Did Government(s) create the panel or its rules?
In the second step, the Court turned to the question of whether the adjudicative bodies in the two cases before it are sufficiently "governmental or intergovernmental." It found that neither is. The first case before it involved a private commercial arbitral tribunal, formed by private parties, under a private contract, with a private dispute resolution organization. No government was involved in creating the panel or prescribing its procedures. Based on the Court's framework, this tribunal was held not to qualify as governmental or intergovernmental. Id. at 11-12.
The tribunal in the second case presented a "harder" issue, as it involved an ad hoc investor-state arbitral tribunal where a sovereign was directly involved in the dispute as a party, and the arbitration agreement was contained in an international treaty rather than a private contract. Id. at 12. The Court thus focused on whether the two nations establishing the treaty "intend[ed] to confer governmental authority on an ad hoc panel formed pursuant to the treaty." Id. at 13. The Court determined that an ad hoc tribunal, unlike a court, is not a pre-existing governmental body belonging to a sovereign, but one formed for the sole purpose of adjudicating investor-state disputes. Id. at 13. Moreover, nothing in the treaty reflected the sovereigns' "intent that an ad hoc panel exercise governmental authority." Id. at 13-14. For the Court, the investor-state panel was "materially indistinguishable in form and function" from the private commercial panel, as both derive their authority from the parties' consent, not because one or two nations "clothed the panel with governmental authority." Id. at 15. The Court thus ruled that the parties in neither arbitration could use Section 1782.
Where do we go from here?
First, for private commercial arbitration, the Court's ruling is unequivocal: a foreign or international arbitral tribunal formed by private parties is not a "foreign or international tribunal" under the statute.

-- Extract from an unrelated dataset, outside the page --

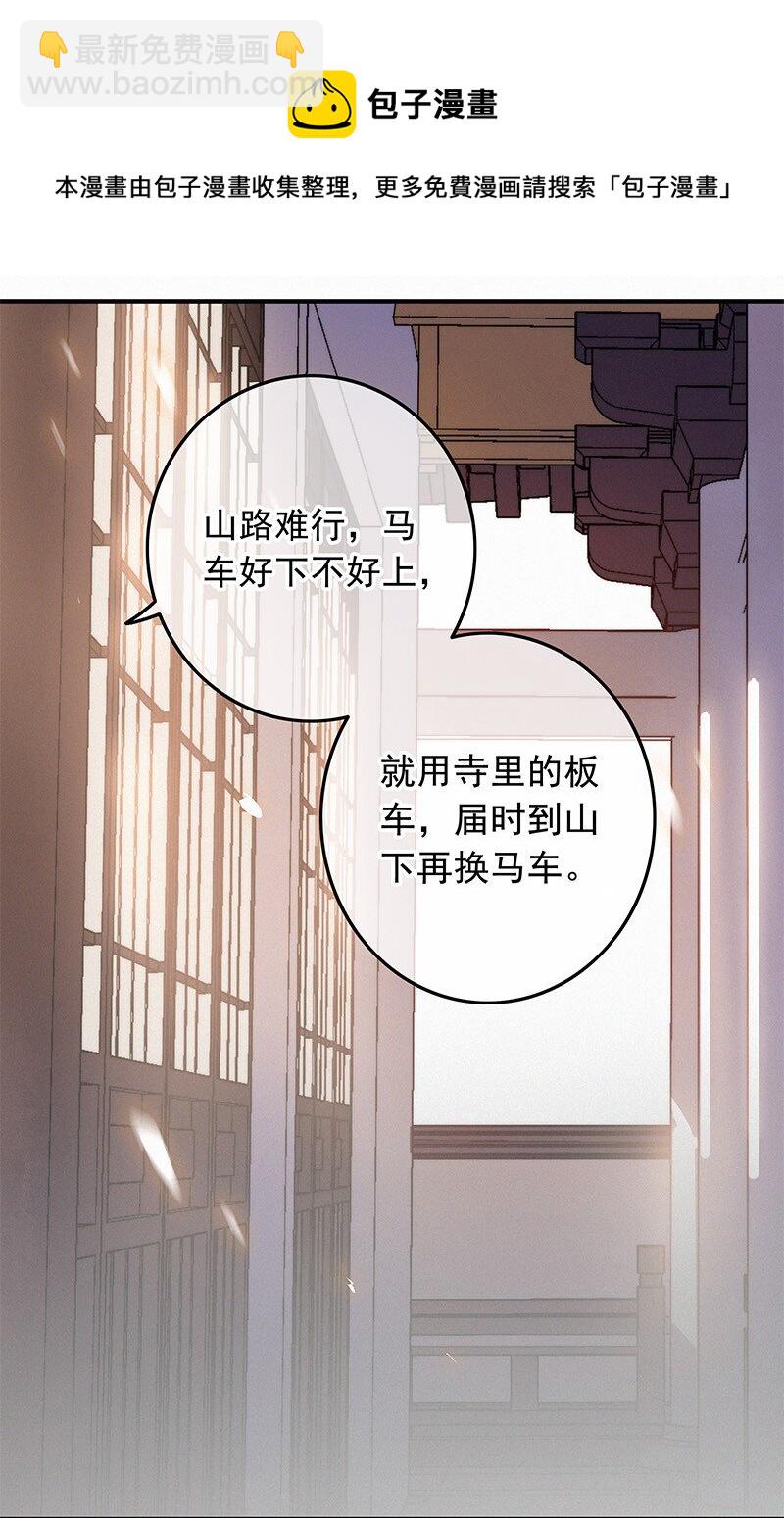 051 亲亲吾儿为娘累-第50话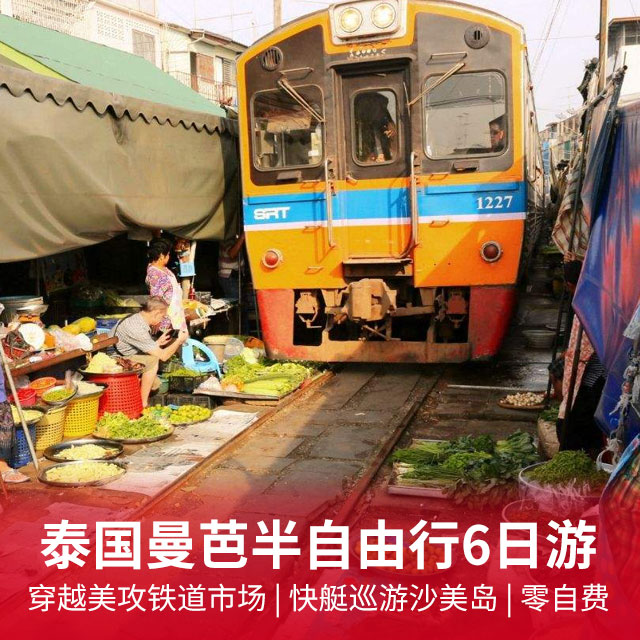 曼谷+芭提雅半自由行6天5晚-打卡网红目的地-经典探索-多种美食美味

While some may disagree with the Court's reasoning, most welcome clarity of a bright line that Section 1782 is no longer available for parties to obtain discovery for use in private commercial arbitrations.
Second, for investor-state arbitrations, the Court's ruling might leave a small opening. While the parties to a treaty dispute heard by an ad hoc UNCITRAL tribunal cannot access Section 1782, an ICSID arbitration might pass muster, as it is a treaty-based dispute convened before a tribunal operating under the auspices of the World Bank. The Court's "imbued with governmental authority" test means that parties who need additional discovery in the U.S. may consider filing their arbitration with ICSID to imbue their tribunal, arguably, with the requisite governmental authority to constitute an "international" tribunal within the meaning of Section 1782.
And third, it is now up to Congress to expand Section 1782 to cover private international arbitration in accordance with (1) the policy of the FAA favoring international arbitration and (2) the interest in providing needed discovery to ensure fair outcomes, recognizing that the use of discovery will always be limited by arbitration rules and rulings as well as federal judges to ensure against abuse.